Re: Facet Performance

2020-06-17 Thread Anthony Groves
Ah, interesting! So if the number of possible values is low (like <= 10),
it is faster to *not *use docvalues on that (indexed) faceted field?
Does this hold true even when using faceting techniques like tag and
exclusion?

Thanks,
Anthony


On Wed, Jun 17, 2020 at 9:37 AM David Smiley 
wrote:

> I strongly recommend setting indexed=true on a field you facet on for the
> purposes of efficient refinement (fq=field:value).  But it strictly isn't
> required, as you have discovered.
>
> ~ David
>
>
> On Wed, Jun 17, 2020 at 9:02 AM Michael Gibney 
> wrote:
>
> > facet.method=enum works by executing a query (against indexed values)
> > for each indexed value in a given field (which, for indexed=false, is
> > "no values"). So that explains why facet.method=enum no longer works.
> > I was going to suggest that you might not want to set indexed=false on
> > the docValues facet fields anyway, since the indexed values are still
> > used for facet refinement (assuming your index is distributed).
> >
> > What's the number of unique values in the relevant fields? If it's low
> > enough, setting docValues=false and indexed=true and using
> > facet.method=enum (with a sufficiently large filterCache) is
> > definitely a viable option, and will almost certainly be faster than
> > docValues-based faceting. (As an aside, noting for future reference:
> > high-cardinality facets over high-cardinality DocSet domains might be
> > able to benefit from a term facet count cache:
> > https://issues.apache.org/jira/browse/SOLR-13807)

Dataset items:
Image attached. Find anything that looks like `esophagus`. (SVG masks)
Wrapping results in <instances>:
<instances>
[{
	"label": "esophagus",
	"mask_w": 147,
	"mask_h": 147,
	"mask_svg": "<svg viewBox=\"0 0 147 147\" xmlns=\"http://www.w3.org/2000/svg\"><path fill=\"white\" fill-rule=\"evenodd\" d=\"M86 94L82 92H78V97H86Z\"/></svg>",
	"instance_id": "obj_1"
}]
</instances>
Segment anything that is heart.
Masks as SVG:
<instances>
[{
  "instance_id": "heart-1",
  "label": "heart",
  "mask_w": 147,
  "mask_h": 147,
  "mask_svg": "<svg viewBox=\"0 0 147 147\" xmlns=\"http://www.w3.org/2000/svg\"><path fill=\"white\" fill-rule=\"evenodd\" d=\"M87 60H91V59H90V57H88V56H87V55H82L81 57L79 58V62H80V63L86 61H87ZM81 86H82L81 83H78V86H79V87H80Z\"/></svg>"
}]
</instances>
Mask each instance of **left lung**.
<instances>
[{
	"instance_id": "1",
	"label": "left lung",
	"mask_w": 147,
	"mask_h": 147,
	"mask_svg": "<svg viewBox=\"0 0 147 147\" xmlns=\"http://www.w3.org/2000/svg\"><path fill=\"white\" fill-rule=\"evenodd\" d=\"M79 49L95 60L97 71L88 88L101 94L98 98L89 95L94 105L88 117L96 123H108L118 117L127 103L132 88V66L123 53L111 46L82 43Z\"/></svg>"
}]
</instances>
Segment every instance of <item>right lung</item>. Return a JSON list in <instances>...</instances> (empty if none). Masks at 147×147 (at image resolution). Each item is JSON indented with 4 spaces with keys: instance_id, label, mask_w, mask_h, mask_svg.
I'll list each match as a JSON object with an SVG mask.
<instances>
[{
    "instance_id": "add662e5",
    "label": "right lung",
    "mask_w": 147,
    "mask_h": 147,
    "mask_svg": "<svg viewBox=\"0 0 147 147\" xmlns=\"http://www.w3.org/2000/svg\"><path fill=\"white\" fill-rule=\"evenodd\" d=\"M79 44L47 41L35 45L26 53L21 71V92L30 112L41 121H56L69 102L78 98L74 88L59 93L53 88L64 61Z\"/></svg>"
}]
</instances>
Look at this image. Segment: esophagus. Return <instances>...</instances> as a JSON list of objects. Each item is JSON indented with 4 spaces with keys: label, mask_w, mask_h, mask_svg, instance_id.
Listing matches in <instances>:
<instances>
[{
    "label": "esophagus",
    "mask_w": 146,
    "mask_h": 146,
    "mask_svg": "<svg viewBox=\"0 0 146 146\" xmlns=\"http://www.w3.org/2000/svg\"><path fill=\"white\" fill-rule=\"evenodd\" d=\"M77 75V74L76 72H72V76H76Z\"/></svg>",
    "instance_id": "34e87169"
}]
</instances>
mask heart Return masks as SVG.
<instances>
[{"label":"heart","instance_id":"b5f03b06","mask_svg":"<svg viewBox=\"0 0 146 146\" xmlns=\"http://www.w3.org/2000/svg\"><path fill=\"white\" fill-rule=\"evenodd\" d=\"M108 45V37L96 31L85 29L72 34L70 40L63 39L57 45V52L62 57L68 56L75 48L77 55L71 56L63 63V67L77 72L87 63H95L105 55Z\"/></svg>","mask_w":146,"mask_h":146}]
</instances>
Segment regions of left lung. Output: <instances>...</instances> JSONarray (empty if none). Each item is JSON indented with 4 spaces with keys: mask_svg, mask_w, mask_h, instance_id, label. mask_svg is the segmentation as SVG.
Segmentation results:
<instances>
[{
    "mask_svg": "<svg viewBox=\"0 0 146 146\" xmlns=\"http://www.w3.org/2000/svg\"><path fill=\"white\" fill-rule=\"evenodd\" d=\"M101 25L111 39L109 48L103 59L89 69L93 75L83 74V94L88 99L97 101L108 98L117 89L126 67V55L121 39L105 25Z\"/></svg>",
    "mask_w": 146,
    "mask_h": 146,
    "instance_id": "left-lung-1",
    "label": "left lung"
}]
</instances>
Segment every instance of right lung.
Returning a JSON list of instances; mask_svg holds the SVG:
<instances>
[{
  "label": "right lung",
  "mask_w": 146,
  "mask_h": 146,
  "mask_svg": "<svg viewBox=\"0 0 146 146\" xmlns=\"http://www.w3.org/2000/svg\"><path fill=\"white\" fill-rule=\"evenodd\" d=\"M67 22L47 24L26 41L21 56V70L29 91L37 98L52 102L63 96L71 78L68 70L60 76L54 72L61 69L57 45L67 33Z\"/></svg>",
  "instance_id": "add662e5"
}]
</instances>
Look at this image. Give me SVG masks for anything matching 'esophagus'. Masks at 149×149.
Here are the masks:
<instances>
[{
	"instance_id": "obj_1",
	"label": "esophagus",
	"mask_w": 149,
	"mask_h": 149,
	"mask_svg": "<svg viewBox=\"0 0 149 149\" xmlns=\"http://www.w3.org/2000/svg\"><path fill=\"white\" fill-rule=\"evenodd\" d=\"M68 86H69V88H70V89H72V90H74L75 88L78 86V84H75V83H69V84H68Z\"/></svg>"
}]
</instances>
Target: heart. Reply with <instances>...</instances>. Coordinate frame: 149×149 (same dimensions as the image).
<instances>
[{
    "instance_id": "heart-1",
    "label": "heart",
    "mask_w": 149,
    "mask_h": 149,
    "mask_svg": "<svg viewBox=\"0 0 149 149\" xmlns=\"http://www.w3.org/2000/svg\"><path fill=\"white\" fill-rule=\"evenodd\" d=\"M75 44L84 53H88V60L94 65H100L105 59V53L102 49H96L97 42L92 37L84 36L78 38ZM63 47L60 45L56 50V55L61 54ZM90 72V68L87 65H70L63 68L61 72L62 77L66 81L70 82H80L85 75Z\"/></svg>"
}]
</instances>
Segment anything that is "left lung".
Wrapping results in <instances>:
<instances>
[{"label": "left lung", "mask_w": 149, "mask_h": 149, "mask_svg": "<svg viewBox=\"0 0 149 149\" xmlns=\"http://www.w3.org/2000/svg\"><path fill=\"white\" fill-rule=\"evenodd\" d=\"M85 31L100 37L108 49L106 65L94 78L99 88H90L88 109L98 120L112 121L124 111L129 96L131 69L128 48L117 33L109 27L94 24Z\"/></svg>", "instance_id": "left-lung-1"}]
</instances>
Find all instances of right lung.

__What is expected__.
Rewrite the part of the faceting thread that opens with the words containing "On Wed, Jun 17, 2020 at 9:37" and closes with "(against indexed values)", switching "strictly" to "technically".

__Written answer__.
On Wed, Jun 17, 2020 at 9:37 AM David Smiley 
wrote:

> I strongly recommend setting indexed=true on a field you facet on for the
> purposes of efficient refinement (fq=field:value).  But it technically isn't
> required, as you have discovered.
>
> ~ David
>
>
> On Wed, Jun 17, 2020 at 9:02 AM Michael Gibney 
> wrote:
>
> > facet.method=enum works by executing a query (against indexed values)